In der anschließenden Diskussionsrunde mit Michael Pausch, Leitung Rundfunkverbreitung und Frequenzmanagement, Bayerischer Rundfunk, und Holger Kuntz, Industry Engagement Marketing, Akamai Technologies, wurde herausgestellt, dass es bei der Bewertung von linearer oder non-linearer Verbreitung auf den Inhalt und den Use Case für den Kunden ankommt, der immer öfter Inhalte über Streaming nutzt. Live-Sendungen blieben auch in puncto Energieeffizienz eine Domäne des klassischen Rundfunks. Holger Kuntz betonte, dass derzeit durch den Einsatz eigener Wind- und Solarenergieformen, Software-Optimierungen und robustere Server jährliche Effizienzsteigerungen von rund 30 Prozent erzielt werden können.
Michael Pausch
Leitung Rundfunkverbreitung und Frequenzmanagement, Bayerischer Rundfunk
Christian Eckert,
Bereichsleiter Nachhaltigkeit & Umwelt , ZVEI e.V.
Alexander Goldberg,
Vorstand, Stiftung Elektro-Altgeräte Register
Volker Blume,
CEO, BLU TEC ONE
Christian Eckert, Bereichsleiter Nachhaltigkeit & Umwelt des ZVEI, dem Verband der Elektro- und Digitalindustrie, gab einen Ausblick auf die Regulierungsvorhaben auf europäischer und nationaler Ebene.

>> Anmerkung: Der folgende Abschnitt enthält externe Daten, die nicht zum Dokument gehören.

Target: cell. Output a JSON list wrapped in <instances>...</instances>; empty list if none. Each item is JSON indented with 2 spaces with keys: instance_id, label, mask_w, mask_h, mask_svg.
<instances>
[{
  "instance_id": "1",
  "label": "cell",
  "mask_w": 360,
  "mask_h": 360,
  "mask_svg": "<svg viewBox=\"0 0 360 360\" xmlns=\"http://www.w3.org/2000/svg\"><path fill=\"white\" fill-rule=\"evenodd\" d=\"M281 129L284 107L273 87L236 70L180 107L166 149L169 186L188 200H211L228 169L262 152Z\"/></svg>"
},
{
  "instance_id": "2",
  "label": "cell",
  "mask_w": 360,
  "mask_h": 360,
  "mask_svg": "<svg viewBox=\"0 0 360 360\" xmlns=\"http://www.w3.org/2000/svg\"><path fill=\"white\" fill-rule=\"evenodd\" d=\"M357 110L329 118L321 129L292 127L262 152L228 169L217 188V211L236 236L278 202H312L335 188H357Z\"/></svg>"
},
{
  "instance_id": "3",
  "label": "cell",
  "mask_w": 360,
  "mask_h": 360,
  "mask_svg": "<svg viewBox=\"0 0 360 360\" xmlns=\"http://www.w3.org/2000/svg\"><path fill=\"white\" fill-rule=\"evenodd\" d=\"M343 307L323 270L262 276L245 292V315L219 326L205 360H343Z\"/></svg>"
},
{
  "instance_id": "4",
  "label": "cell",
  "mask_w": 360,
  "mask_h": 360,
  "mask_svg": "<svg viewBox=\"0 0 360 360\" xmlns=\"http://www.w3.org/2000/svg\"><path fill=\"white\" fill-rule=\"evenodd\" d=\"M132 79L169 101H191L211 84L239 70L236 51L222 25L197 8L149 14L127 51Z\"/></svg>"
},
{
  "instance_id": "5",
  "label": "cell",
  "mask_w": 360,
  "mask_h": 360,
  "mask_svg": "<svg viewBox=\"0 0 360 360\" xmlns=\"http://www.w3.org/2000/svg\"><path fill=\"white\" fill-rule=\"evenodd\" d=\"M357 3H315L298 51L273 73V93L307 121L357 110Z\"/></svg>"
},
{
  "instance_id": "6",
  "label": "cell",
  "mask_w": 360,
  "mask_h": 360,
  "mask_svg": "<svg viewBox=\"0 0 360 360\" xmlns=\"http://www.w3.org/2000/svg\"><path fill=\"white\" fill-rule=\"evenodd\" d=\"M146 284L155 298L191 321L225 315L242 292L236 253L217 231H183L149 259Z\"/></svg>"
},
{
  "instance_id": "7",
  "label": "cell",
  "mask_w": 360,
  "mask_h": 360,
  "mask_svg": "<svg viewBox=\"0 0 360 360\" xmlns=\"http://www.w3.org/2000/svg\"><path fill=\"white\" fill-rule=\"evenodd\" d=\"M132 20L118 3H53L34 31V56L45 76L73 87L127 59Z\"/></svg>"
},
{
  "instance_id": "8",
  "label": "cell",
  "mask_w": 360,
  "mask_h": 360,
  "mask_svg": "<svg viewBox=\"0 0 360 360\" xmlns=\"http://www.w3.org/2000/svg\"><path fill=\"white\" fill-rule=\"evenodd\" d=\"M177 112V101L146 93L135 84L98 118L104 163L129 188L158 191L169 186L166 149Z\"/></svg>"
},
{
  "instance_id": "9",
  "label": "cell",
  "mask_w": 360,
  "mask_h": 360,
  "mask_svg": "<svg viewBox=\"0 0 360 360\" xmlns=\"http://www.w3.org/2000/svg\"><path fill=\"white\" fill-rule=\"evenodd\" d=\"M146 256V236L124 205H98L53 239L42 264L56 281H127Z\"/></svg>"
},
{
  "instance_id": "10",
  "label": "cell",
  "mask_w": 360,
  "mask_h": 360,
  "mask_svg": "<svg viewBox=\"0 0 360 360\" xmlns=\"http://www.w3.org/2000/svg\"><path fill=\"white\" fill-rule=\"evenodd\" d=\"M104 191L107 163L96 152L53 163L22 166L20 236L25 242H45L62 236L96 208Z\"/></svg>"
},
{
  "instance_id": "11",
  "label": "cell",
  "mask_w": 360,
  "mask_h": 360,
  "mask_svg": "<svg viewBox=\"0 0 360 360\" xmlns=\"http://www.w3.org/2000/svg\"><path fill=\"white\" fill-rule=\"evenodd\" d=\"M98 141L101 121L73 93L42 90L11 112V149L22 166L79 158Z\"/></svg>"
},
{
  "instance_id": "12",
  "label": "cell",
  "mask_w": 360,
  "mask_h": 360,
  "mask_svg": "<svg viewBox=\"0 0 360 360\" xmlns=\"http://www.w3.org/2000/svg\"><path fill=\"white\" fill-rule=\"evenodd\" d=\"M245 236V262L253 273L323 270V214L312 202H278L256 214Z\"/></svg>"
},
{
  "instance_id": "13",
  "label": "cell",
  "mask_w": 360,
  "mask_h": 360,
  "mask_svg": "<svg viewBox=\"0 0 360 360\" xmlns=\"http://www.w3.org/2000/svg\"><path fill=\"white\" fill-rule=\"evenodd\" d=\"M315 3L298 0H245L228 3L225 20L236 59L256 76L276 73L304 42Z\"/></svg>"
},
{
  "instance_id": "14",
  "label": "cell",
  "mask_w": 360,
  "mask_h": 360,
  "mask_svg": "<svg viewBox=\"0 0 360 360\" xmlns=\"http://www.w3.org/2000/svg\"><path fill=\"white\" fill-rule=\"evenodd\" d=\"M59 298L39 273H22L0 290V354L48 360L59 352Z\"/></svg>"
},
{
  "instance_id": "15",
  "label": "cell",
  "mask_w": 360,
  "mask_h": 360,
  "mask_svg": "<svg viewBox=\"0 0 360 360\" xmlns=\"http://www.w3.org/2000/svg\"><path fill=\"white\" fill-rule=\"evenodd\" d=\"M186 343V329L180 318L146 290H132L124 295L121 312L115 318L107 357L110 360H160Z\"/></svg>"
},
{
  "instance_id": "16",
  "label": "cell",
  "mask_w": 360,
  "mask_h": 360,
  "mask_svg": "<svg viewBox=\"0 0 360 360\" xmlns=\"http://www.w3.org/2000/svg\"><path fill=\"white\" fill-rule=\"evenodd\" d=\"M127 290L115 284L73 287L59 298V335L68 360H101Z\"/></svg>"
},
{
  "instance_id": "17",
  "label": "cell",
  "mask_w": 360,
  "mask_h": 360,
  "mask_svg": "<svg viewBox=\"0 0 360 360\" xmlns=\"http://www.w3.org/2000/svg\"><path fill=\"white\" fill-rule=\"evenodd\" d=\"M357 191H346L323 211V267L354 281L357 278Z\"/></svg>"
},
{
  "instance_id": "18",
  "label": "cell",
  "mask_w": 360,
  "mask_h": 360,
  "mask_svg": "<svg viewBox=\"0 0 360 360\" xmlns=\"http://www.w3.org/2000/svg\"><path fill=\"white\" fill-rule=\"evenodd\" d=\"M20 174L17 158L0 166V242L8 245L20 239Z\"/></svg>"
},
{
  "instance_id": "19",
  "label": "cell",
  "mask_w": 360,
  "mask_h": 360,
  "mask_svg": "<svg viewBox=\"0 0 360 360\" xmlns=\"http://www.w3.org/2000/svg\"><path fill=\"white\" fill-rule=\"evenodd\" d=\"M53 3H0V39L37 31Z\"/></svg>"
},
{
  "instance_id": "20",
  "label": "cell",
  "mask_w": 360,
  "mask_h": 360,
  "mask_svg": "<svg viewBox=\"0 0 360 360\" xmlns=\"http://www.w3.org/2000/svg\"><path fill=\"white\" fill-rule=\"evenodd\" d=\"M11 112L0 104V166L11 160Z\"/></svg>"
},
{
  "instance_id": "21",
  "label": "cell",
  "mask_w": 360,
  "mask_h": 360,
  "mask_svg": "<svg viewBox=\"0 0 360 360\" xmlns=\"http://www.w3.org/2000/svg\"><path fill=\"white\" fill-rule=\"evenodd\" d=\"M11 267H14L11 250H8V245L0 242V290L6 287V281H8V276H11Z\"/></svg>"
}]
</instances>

Er stellte die Entwicklung heraus vom vormals linearen Ansatz der EU, der bei den jeweiligen Wertschöpfungsschritten wie Produktdesign, Verpackung und Entsorgung ansetzt, zu einem künftig zirkulären Ansatz. Besondere Bedeutung hat für die Geräteindustrie die „Ecodesign for Sustainable Products Regulation“. Dieses Maßnahmenpaket gibt wichtige Impulse für einem schonenderen Umgang mit Ressourcen, mehr Energieeffizienz und damit mehr Klimaschutz sowie Resilienz in Europa. „Die Vielzahl an Nachhaltigkeitsanforderungen darf allerdings nicht zulasten der Produktsicherheit oder -funktionalität gehen“, unterstrich Eckert. In der anschließenden Diskussionsrunde unterstrich Volker Blume, CEO, BLU TEC ONE, dass die Hersteller im Hinblick auf die Energieeffizienz von Fernsehgeräten in den letzten Jahren große Fortschritte erzielt haben – die Geräte noch weiter zu optimieren sei schwierig. Eckert erläuterte, dass die Relevanz des Energielabels für TV-Geräte als Kaufkriterium sinke, da aufgrund neuer Berechnungsmodi nahezu alle Geräte in die gleiche Energieklasse eingestuft würden – was dem Verbraucher keine Orientierung biete.